RECORDS PROVIDED:

┄┄┄┄┄┄

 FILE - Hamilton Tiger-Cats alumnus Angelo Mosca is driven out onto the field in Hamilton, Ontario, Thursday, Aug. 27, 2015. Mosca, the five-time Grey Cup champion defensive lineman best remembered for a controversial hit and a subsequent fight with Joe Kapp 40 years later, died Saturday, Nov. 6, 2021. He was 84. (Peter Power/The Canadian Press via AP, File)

┄┄┄┄┄┄

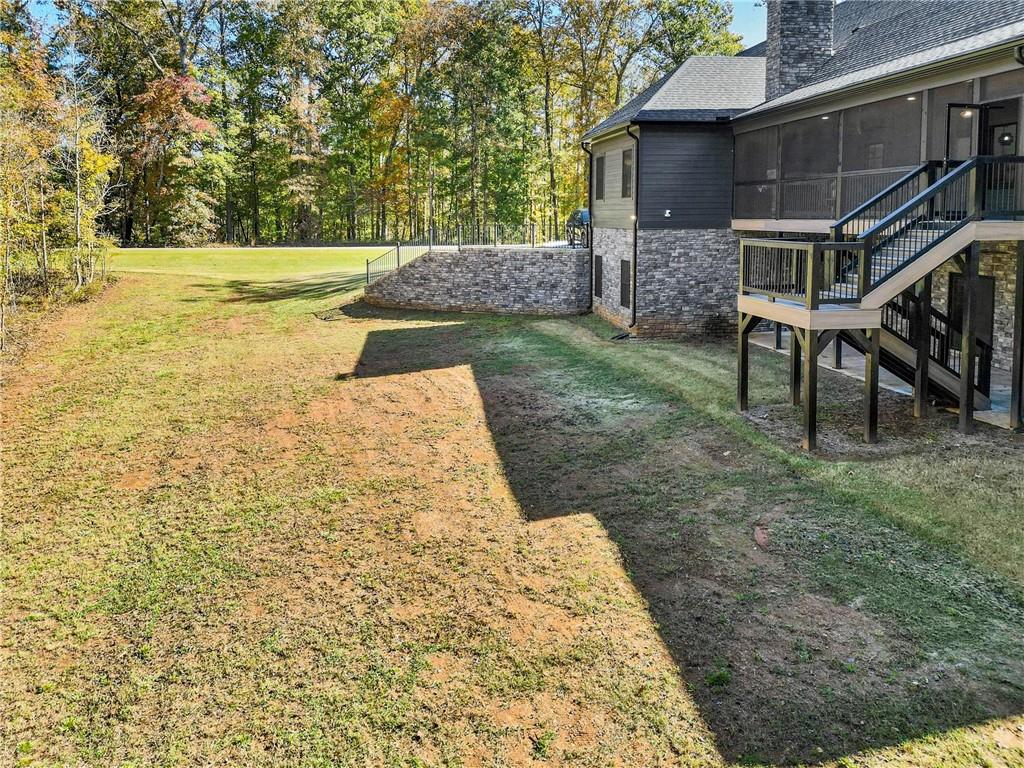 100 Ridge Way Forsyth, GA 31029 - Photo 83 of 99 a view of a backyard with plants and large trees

┄┄┄┄┄┄

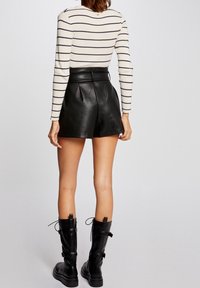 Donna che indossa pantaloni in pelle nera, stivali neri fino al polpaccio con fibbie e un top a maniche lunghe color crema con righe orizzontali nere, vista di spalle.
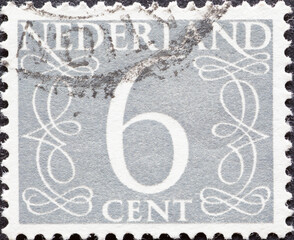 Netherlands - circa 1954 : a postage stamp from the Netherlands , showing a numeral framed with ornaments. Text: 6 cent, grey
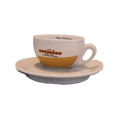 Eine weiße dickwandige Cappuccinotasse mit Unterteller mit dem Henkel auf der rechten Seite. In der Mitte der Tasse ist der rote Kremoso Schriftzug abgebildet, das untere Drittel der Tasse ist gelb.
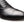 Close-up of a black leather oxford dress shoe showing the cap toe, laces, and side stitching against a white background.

┄┄┄┄┄┄

Put the entries from the line with "Donna che indossa" to the line with "Close-up of a" into a JSON list of strings, one string per line, skipping blank lines. Leave the pictures out of your answer.

OUTPUT FOR THIS TASK:
[
  " Donna che indossa pantaloni in pelle nera, stivali neri fino al polpaccio con fibbie e un top a maniche lunghe color crema con righe orizzontali nere, vista di spalle.",
  " Netherlands - circa 1954 : a postage stamp from the Netherlands , showing a numeral framed with ornaments. Text: 6 cent, grey",
  " Eine weiße dickwandige Cappuccinotasse mit Unterteller mit dem Henkel auf der rechten Seite. In der Mitte der Tasse ist der rote Kremoso Schriftzug abgebildet, das untere Drittel der Tasse ist gelb.",
  " Close-up of a black leather oxford dress shoe showing the cap toe, laces, and side stitching against a white background."
]